> **Task instructions**
Starting with the line that contains "What is the white", reproduce each line through the end of the entries exactly as written.

> **Given records**
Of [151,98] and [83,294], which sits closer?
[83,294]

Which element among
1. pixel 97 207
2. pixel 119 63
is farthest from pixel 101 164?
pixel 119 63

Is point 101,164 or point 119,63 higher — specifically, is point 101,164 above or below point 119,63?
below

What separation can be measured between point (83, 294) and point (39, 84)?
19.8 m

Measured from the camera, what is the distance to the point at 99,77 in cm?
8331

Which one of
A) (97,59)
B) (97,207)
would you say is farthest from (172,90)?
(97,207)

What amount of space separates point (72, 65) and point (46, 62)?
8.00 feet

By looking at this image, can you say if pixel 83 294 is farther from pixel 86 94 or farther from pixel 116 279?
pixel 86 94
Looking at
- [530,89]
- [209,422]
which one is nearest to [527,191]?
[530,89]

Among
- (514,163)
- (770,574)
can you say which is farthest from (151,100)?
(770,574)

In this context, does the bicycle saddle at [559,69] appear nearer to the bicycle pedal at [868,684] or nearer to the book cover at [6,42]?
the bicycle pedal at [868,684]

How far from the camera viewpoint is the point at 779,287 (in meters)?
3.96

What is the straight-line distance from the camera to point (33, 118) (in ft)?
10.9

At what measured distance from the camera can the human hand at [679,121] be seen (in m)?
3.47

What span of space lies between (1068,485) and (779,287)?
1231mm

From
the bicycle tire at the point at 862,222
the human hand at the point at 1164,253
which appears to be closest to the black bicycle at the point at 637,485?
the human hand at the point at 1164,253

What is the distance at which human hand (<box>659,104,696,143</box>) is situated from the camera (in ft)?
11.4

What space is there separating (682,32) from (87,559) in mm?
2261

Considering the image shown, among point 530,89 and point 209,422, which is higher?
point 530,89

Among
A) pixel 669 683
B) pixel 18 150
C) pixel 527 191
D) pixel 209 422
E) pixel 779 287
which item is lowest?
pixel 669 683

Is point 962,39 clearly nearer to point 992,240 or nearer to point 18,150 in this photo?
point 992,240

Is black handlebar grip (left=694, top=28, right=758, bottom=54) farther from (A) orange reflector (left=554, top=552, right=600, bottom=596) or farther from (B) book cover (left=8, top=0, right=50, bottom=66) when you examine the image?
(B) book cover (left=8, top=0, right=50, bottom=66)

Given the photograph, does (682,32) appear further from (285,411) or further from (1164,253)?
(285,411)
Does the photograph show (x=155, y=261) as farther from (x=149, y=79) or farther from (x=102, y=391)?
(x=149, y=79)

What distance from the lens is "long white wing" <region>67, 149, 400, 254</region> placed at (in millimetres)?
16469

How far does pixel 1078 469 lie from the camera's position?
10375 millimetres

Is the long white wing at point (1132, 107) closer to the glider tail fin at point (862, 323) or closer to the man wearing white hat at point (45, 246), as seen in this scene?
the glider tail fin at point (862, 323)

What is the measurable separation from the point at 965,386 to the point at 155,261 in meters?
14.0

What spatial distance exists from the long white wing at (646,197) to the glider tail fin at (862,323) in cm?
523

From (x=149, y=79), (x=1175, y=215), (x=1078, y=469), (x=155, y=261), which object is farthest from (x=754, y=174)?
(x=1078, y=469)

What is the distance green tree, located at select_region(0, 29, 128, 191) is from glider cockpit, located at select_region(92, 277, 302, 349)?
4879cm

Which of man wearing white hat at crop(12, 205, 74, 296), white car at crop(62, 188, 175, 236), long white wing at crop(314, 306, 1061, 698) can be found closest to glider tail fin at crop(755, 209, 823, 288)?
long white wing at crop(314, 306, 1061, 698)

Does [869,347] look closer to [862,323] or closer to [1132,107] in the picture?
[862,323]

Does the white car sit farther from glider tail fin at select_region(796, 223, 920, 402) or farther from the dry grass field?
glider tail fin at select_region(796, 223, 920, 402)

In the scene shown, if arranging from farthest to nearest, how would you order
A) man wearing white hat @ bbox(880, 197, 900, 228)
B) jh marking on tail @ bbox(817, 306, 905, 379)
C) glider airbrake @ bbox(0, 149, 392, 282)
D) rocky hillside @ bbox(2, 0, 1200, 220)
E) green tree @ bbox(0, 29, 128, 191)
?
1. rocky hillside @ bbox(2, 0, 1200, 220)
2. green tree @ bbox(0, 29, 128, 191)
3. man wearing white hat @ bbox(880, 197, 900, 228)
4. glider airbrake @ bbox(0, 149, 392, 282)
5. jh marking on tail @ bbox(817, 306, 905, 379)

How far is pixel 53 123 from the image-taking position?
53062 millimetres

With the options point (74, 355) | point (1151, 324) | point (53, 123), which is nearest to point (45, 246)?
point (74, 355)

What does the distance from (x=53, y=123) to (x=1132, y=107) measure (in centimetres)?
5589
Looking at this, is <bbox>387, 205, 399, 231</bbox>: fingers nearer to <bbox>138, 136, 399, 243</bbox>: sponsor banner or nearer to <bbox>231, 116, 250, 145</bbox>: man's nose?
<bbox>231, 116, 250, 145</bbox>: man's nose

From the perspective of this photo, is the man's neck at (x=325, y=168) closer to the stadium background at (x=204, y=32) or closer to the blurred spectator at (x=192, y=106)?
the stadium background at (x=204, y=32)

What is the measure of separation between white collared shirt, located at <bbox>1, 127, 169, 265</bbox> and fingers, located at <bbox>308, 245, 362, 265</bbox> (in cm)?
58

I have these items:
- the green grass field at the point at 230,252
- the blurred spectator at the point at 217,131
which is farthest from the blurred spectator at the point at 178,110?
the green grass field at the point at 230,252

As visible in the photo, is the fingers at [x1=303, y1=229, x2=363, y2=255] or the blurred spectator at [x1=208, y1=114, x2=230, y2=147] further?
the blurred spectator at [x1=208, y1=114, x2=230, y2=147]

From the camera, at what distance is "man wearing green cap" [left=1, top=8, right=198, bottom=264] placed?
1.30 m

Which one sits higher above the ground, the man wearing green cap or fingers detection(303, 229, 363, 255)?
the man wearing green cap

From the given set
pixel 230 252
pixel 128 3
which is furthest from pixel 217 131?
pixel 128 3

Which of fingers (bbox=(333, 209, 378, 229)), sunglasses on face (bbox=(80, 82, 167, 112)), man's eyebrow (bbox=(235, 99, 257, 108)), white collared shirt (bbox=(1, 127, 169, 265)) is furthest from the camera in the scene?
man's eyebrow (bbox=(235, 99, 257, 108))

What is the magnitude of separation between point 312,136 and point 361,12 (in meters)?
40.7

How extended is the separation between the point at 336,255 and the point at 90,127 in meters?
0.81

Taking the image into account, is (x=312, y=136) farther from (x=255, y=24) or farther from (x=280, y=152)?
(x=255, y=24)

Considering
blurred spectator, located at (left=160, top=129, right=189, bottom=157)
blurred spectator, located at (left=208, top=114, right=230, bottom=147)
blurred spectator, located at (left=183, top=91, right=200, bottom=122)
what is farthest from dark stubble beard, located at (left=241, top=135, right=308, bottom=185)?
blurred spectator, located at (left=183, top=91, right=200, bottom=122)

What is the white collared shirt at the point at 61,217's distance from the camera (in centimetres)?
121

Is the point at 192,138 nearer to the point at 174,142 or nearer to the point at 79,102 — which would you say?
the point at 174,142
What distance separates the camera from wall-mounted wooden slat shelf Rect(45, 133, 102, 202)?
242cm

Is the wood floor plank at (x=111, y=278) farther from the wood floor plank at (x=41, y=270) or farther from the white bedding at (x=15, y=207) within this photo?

> **Exercise solution**
What is the white collared shirt at the point at 61,217's distance from the camera (in centimetres)?
121

Is the point at 192,138 nearer to the point at 174,142 or nearer to the point at 79,102 — which would you say?
the point at 174,142
What distance separates the camera from wall-mounted wooden slat shelf Rect(45, 133, 102, 202)?
242cm

Is the wood floor plank at (x=111, y=278) farther from the wood floor plank at (x=41, y=270) or farther from the white bedding at (x=15, y=207) within this photo?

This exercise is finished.